- REQUIRED WORK: Please return every line of the data below that contains the word "crochet", copied in full.

━━━━━ LISTED RECORDS ━━━━━

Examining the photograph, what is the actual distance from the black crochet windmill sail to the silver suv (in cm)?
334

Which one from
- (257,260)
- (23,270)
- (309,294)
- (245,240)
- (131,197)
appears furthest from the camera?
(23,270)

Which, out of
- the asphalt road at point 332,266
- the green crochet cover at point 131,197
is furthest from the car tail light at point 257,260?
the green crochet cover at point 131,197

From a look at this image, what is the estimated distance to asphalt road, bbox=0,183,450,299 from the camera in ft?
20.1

━━━━━
━━━━━ LISTED RECORDS ━━━━━

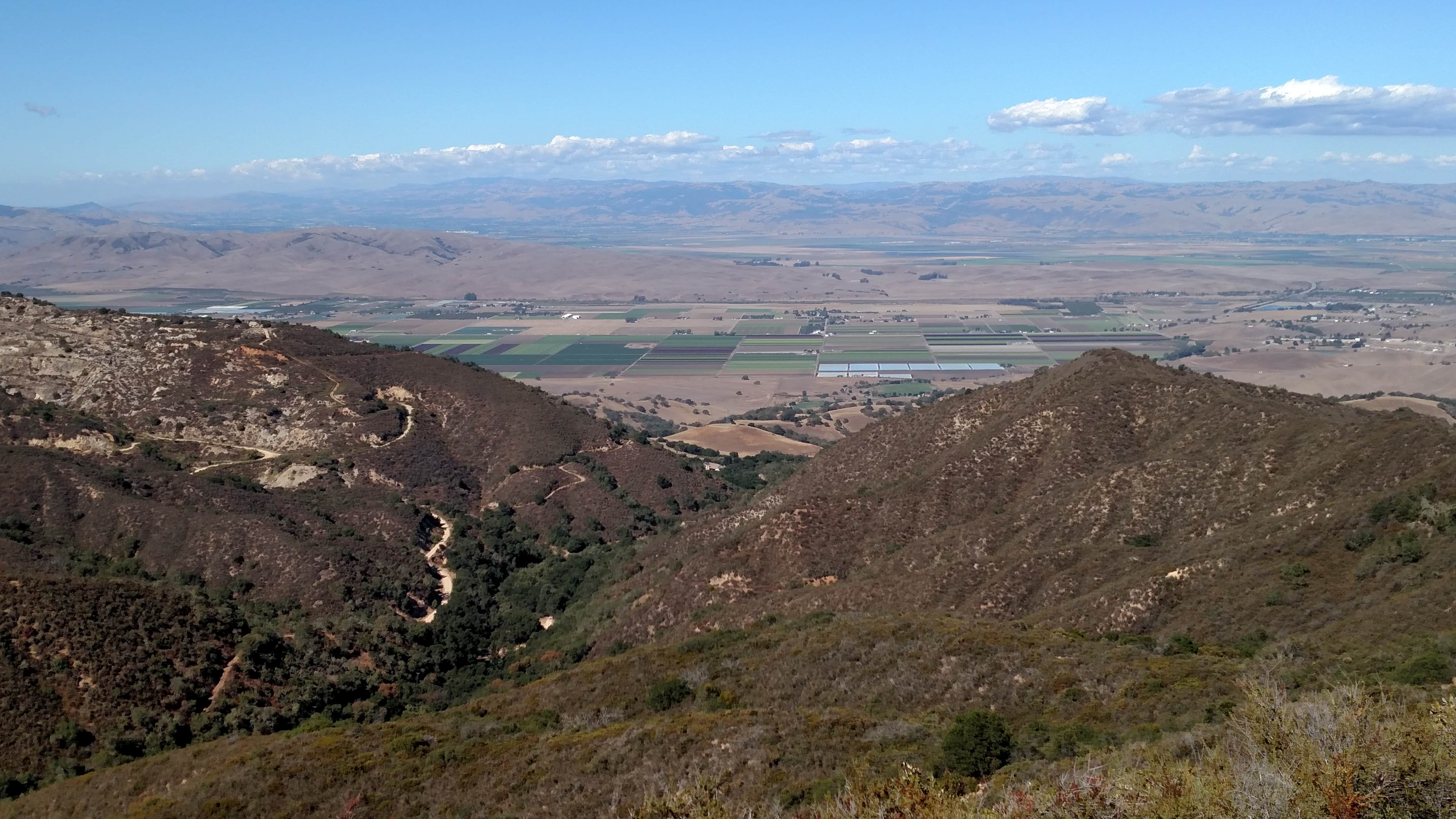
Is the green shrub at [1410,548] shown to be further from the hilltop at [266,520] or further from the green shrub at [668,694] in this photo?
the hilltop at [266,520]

━━━━━

- REPLY:
Examining the photograph, what is the actual distance from the black crochet windmill sail to the silver suv (in cm)?
- the green crochet cover at point 131,197
the green crochet cover at point 131,197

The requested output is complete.